Sometimes in mathematics, you can right 20 slightly different definitions and find you have defined 20 slightly different things. Other times you can write many different formalizations and find they are all equivalent. Turing completeness is the latter. It turns up in Turing machines, register machines, tiling the plane, Conways game of life and many other places. There are weaker and stronger possibilities, like finite state machines, stack machines and oracle machines. (Ie a Turing machine with a magic black box that solves the halting problem is stronger than a normal Turing machine)
Human brains are finite state machines. A Turing machine has unlimited memory and time.
Physical laws are generally continuous, but there exists a Turing machine that takes in a number N and computes the laws to accuracy 1/N. This isn't philosophically forced, but it seems to be the way things are. All serious theories are computable.
We could conceivably be in a universe that wasn't simulateable by a Turing machine. Assuming our brains are simulatable, we could never know this absolutely, as simulators with a huge but finite amount of compute trying to trick us could never be ruled out. 0 and 1 aren't probabilities and you are never certain. Still, we could conceivably be in a situation were an uncomputable explanation is far simpler than any computable theory.
Thanks for the answer!
Human brains are finite state machines. A Turing machine has unlimited memory and time.

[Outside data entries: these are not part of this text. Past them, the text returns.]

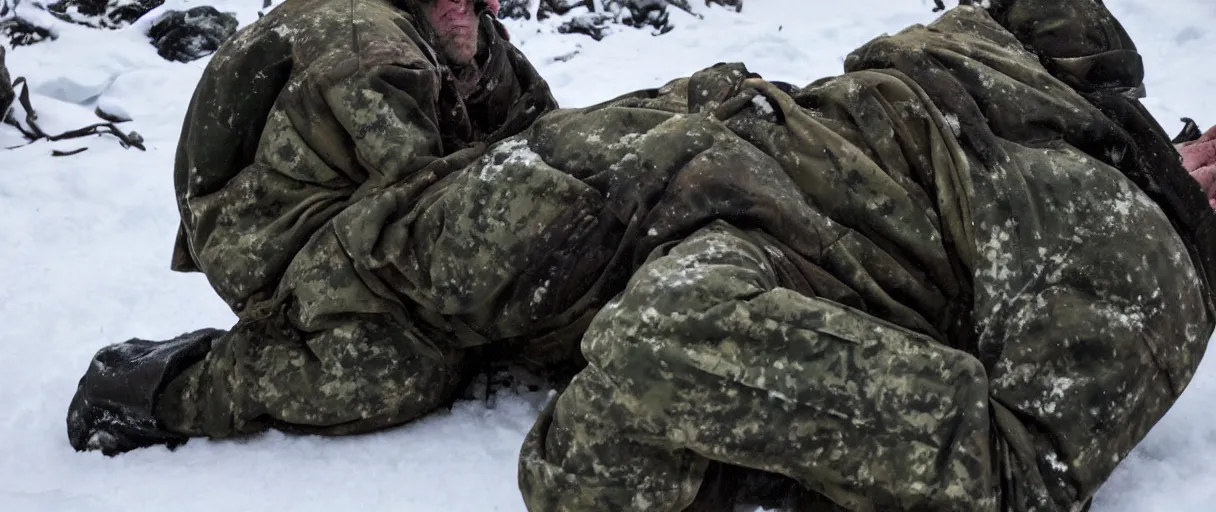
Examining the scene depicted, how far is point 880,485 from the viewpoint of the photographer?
1887 millimetres

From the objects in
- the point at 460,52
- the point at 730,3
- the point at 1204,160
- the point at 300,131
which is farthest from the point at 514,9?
the point at 1204,160

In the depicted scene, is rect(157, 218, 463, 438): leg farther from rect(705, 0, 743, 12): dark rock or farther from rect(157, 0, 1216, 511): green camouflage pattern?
rect(705, 0, 743, 12): dark rock

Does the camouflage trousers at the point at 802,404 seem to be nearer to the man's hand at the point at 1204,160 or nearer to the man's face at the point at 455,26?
the man's hand at the point at 1204,160

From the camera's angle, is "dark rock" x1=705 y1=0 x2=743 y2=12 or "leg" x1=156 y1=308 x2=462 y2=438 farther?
"dark rock" x1=705 y1=0 x2=743 y2=12

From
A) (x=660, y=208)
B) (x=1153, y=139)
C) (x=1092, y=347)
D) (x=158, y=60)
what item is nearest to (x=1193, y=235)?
(x=1153, y=139)

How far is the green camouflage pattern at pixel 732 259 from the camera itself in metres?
1.91

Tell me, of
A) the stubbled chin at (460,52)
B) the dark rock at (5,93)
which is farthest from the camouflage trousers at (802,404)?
the dark rock at (5,93)

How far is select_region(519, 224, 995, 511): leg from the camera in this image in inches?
73.4

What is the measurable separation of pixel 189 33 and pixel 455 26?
405cm

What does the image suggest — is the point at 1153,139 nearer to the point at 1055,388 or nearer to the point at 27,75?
the point at 1055,388

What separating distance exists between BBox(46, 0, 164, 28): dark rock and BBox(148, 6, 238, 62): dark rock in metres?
0.44

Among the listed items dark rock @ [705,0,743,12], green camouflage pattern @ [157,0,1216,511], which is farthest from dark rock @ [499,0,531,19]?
green camouflage pattern @ [157,0,1216,511]

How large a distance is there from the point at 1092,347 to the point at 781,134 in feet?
2.40

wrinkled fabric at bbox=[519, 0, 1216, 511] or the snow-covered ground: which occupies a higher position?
wrinkled fabric at bbox=[519, 0, 1216, 511]
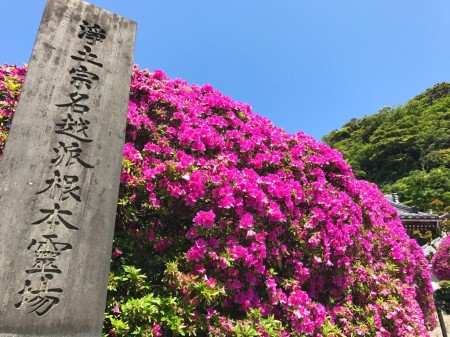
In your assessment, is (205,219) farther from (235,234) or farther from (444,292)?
(444,292)

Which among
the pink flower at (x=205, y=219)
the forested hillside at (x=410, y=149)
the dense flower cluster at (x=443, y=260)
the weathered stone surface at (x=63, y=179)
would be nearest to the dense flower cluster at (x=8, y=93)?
the weathered stone surface at (x=63, y=179)

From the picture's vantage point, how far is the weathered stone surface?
2.22 metres

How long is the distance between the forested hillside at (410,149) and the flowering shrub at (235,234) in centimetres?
3257

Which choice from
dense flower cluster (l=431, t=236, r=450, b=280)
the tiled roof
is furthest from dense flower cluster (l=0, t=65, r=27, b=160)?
the tiled roof

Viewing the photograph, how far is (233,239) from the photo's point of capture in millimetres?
3471

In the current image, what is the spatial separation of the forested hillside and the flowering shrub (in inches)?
1282

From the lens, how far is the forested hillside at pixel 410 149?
35.0m

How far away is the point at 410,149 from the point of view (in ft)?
147

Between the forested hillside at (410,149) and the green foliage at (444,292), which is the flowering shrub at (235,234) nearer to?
the green foliage at (444,292)

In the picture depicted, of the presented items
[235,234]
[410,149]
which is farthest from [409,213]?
[410,149]

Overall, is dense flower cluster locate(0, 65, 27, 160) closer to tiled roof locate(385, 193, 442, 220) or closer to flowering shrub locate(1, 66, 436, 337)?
flowering shrub locate(1, 66, 436, 337)

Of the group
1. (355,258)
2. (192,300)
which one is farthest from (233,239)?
(355,258)

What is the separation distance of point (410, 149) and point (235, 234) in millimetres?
48547

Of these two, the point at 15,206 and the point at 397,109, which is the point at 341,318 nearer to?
the point at 15,206
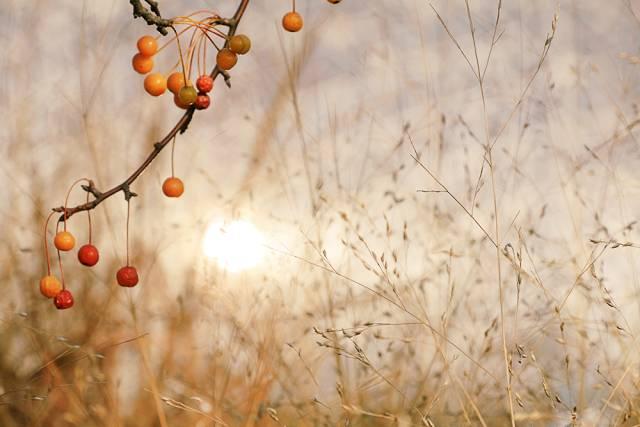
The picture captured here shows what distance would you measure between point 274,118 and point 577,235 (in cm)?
77

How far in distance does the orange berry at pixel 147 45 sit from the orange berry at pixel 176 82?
0.05 meters

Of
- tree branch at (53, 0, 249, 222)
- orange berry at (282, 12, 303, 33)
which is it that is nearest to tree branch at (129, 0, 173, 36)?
tree branch at (53, 0, 249, 222)

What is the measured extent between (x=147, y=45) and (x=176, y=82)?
71 mm

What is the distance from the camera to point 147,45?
1115 mm

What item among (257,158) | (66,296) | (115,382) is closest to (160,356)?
(115,382)

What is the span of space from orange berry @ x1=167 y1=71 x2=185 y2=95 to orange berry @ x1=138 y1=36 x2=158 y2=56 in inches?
1.9

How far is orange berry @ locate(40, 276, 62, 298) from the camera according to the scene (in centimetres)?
116

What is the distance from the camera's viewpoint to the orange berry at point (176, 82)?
1.09 m

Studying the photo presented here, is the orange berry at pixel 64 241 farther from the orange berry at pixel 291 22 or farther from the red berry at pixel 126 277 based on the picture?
the orange berry at pixel 291 22

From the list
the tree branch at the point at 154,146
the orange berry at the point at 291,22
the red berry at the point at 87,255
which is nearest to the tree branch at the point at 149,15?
the tree branch at the point at 154,146

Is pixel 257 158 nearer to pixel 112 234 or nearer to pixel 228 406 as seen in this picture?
pixel 112 234

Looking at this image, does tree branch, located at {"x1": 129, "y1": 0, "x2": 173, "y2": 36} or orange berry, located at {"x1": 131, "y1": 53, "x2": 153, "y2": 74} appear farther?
orange berry, located at {"x1": 131, "y1": 53, "x2": 153, "y2": 74}

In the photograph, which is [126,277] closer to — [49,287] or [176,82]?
[49,287]

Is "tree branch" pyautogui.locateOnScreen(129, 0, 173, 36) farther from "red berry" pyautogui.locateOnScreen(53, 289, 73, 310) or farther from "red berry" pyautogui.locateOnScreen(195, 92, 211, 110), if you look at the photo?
"red berry" pyautogui.locateOnScreen(53, 289, 73, 310)
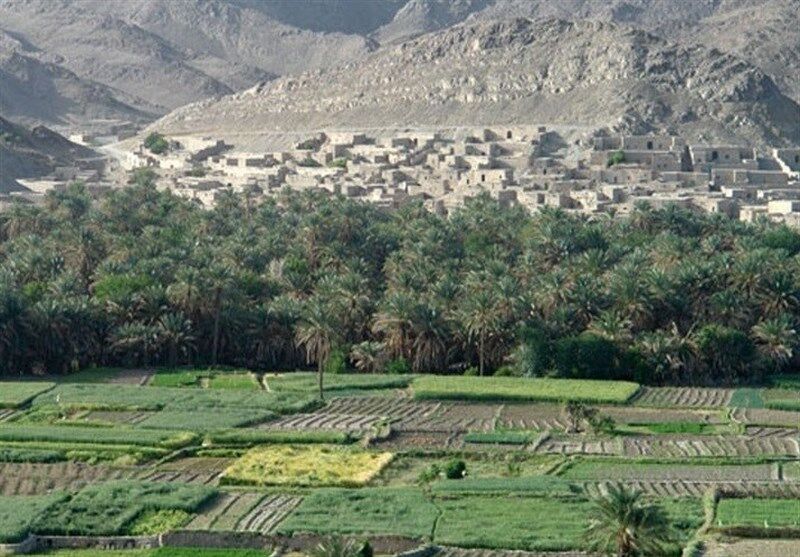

Oops! You're right, and It's something that I used to know. So IIRC as long your tape (and your time) is not infinite you still have a finite state machine, so Turing machines are kind of finite state machines taken to the limit for () is that right?
I'll focus on the gears-level elaboration of why all those computational mechanisms are equivalent. In short: If you want to actually get anything done, Turing machines suck! They're painful to use, and that makes it hard to get insight by experimenting with them. Lambda calculus / combinator calculi are way better for actually seeing why this general equivalence is probably true, and then afterwards you can link that back to TMs. (But, if at all possible, don't start with them!)
Sure, in some sense Turing machines are "natural" or "obvious": If you start from finite state machines and add a stack, you get a push-down automaton. Do it again, and you essentially have a Turing machine. (Each stack is one end of the infinite tape.) There's more bookkeeping involved to properly handle "underflows" (when you reach the bottom of a stack and need to extend it) yadda yadda, so every "logical state" would require a whole group of states to actually implement, but that's a boring mechanical transformation. So just slap another layer of abstraction on it and don't actually work with 2-stack PDAs, and you're golden, right? Right…?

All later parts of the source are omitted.